• Tasks for this exercise
1) Reproduce word for word the stretch of the article on Alaska Air Group's losses from "SEATTLE — Due" through "the previous year.".
2) Using the article on Alaska Air Group's losses, decide whether each statement agrees with it: (a) Alaska Air Group is the parent company of Horizon Air; (b) total revenue in the quarter fell by half; (c) the airline received the full $533 million in payroll support on Jan. 15. Give yes or no for each, with the deciding words quoted exactly.
------ Extract provided
SEATTLE — Due to the massive downturn in air travel from the COVID-19 pandemic, Alaska Air Group, parent company of Alaska Airlines and Horizon Air, last year lost $1.3 billion, or $10.59 per share, according to financial results announced Tuesday.

That compares with a profit of $769 million, or $6.19 per share, the previous year.

In the fourth quarter, the airline lost $430 million, or $3.47 per share. That compares with a profit of $181 million, or $1.46 per share, in the final three months of 2019, the last quarter unaffected by the pandemic.

In the quarter, the total number of passengers carried was a third of the figure a year earlier and total revenue was down 64%.

Air Group CEO Brad Tilden Tuesday projected the beginning of a recovery this year.

To help make it through the next three months, the airline reached an agreement with the U.S. Treasury this month for an extension of payroll support totaling $533 million. It received $266 million of that amount on Jan. 15.
------------
------ Exercise data
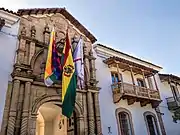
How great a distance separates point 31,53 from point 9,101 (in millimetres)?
3104

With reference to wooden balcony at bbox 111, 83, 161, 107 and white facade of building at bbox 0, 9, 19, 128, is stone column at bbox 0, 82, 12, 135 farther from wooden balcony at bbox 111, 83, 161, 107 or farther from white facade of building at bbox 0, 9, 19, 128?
wooden balcony at bbox 111, 83, 161, 107

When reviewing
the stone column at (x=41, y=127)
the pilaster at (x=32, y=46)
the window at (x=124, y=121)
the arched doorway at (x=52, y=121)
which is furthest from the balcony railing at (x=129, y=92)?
the stone column at (x=41, y=127)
------------
• Completed exercise
1)
SEATTLE — Due to the massive downturn in air travel from the COVID-19 pandemic, Alaska Air Group, parent company of Alaska Airlines and Horizon Air, last year lost $1.3 billion, or $10.59 per share, according to financial results announced Tuesday.

That compares with a profit of $769 million, or $6.19 per share, the previous year.

2)
(a) Yes: "parent company of Alaska Airlines and Horizon Air"
(b) No: "total revenue was down 64%"
(c) No: "It received $266 million of that amount on Jan. 15."